CHP’li Erkek: ‘Hayır ya da evet demek farklı bir şey’
Komisyon’da HDP’li Osman Baydemir’in ardından CHP’li Muammer Erkek de, teklifi nasıl anayasaya aykırı gördüklerini anlattı ve bakanlar da dahil olmak üzere CHP olarak tüm dokunulmazlıklara karşı olduklarını anımsattı.
Erkek, Başkanlık Sistemi dayatmasının gündemde olduğunu ve teklif ile anayasa değişikliği yapılmadan sadece askıya alan bir düzenleme yapıldığını vurguladı. Anayasa’nın geçici maddeyle askıya alınamayacağını belirten Erkek, “Hiçbir bir maddede değişiklik yapılmıyor, bu bazı düzenlemeleri askıya almaktır.

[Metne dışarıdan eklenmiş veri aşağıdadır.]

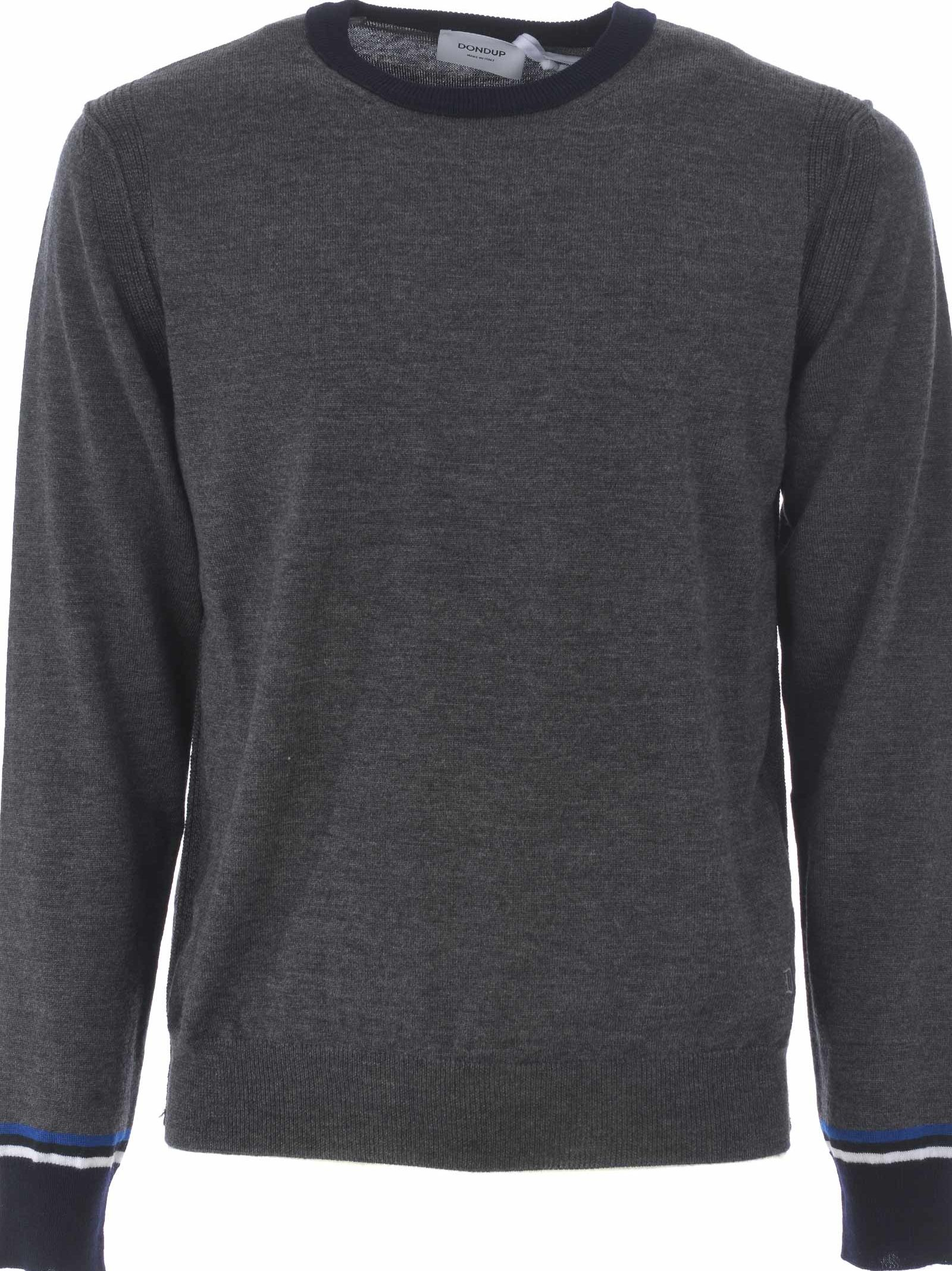 Dondup Contrast Sweater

Bunun yasal ve hukuksal dayanağını hiç kimse gösteremez bana. Varsa biri bana göstermeli” dediği sırada AKP’liler Bülent Tezcan’ın konuşmasını ileri sürdü. Ancak Erkek, Tezcan’ın da anayasaya aykırılığı anlattığını anımsatarak, “Hayır, Sayın Tezcan hukuka aykırılıkları ciddi bir şekilde tespit etti. Anayasa’ya aykırılığı tespit etmekle metne ‘hayır’ ya da ‘evet’ demek farklı bir şeydir” dedi.
Erkek’in metne CHP’nin ‘evet’ oyu vermesiyle anayasa aykırı demesi arasında fark bulunduğunu belirtmesi üzerine HDP’lilerden itirazlar geldi.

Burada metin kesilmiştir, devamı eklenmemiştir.